Dataset entries:
-=-=-=-=-

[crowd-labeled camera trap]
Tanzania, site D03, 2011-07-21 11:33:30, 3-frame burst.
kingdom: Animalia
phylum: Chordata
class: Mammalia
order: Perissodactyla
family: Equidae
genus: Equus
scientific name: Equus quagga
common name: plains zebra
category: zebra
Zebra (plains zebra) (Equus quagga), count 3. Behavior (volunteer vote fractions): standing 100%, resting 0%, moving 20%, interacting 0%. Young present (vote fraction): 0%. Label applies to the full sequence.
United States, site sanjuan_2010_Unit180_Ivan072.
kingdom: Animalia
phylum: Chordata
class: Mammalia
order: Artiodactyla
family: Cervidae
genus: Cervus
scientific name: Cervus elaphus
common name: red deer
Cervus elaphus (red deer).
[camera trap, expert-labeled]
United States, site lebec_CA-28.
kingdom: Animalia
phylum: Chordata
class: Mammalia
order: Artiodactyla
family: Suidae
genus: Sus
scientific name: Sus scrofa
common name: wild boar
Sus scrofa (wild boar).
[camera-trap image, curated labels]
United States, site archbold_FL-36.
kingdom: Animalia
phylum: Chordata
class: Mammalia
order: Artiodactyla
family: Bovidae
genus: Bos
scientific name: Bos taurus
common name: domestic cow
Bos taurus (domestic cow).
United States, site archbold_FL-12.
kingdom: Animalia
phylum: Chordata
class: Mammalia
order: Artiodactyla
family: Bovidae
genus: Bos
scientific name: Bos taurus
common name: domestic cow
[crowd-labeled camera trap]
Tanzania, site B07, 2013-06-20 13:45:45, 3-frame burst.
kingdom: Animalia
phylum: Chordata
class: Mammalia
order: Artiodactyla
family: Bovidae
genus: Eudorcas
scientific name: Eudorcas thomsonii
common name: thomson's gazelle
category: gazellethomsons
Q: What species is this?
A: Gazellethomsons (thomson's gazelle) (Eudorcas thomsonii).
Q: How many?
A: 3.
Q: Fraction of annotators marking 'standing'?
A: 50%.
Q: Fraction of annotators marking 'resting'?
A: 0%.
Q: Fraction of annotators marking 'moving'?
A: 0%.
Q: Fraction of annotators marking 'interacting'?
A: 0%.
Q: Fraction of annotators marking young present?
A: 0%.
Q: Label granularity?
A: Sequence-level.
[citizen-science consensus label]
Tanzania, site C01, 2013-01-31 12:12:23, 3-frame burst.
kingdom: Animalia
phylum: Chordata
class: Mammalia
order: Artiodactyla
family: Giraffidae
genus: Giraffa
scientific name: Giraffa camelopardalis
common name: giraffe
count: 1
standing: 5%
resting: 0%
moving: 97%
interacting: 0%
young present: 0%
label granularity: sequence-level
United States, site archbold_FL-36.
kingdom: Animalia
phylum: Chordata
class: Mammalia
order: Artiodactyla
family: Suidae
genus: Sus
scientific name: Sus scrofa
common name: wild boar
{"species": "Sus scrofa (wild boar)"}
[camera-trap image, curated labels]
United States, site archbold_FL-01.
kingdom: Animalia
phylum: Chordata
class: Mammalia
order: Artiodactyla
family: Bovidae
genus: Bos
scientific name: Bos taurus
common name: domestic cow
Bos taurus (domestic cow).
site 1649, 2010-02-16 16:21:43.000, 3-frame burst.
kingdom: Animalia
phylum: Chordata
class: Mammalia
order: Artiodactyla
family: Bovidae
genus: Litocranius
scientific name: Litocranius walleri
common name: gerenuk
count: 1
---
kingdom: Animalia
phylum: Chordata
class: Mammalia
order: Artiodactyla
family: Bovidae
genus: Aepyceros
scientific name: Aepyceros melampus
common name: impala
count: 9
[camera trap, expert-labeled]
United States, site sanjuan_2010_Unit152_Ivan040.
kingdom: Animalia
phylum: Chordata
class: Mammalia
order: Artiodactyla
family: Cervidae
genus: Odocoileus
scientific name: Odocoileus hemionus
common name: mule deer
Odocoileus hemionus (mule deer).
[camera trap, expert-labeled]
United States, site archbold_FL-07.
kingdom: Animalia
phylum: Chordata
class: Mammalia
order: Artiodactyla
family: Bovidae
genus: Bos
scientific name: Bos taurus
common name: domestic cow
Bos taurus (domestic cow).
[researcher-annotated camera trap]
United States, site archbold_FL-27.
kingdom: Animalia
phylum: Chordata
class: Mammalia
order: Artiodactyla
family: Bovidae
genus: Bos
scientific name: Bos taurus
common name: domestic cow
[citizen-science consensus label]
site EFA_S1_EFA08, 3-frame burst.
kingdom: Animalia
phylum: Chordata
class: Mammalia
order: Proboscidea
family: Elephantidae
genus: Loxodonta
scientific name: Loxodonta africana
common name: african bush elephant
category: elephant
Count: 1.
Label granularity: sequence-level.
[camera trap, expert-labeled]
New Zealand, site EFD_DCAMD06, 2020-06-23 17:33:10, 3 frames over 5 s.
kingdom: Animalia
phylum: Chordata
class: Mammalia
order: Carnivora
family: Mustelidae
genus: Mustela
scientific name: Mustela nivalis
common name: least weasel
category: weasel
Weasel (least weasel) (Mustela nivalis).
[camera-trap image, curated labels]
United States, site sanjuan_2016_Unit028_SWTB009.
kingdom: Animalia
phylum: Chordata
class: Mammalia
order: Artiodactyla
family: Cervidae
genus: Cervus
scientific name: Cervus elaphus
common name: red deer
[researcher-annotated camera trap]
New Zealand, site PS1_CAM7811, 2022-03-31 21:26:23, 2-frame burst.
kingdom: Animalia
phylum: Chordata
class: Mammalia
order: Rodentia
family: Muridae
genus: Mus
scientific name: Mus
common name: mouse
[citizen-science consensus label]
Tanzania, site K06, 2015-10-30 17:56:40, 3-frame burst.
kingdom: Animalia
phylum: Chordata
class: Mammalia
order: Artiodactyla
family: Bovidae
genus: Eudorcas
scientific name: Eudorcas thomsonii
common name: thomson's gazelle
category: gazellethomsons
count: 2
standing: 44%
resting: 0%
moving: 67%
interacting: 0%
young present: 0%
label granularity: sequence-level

-=-=-=-=-

_What you have to do_: Read the lines above. Gather those in which the string "United" is found.

_Solved exercise_:
United States, site sanjuan_2010_Unit180_Ivan072.
United States, site lebec_CA-28.
United States, site archbold_FL-36.
United States, site archbold_FL-12.
United States, site archbold_FL-36.
United States, site archbold_FL-01.
United States, site sanjuan_2010_Unit152_Ivan040.
United States, site archbold_FL-07.
United States, site archbold_FL-27.
United States, site sanjuan_2016_Unit028_SWTB009.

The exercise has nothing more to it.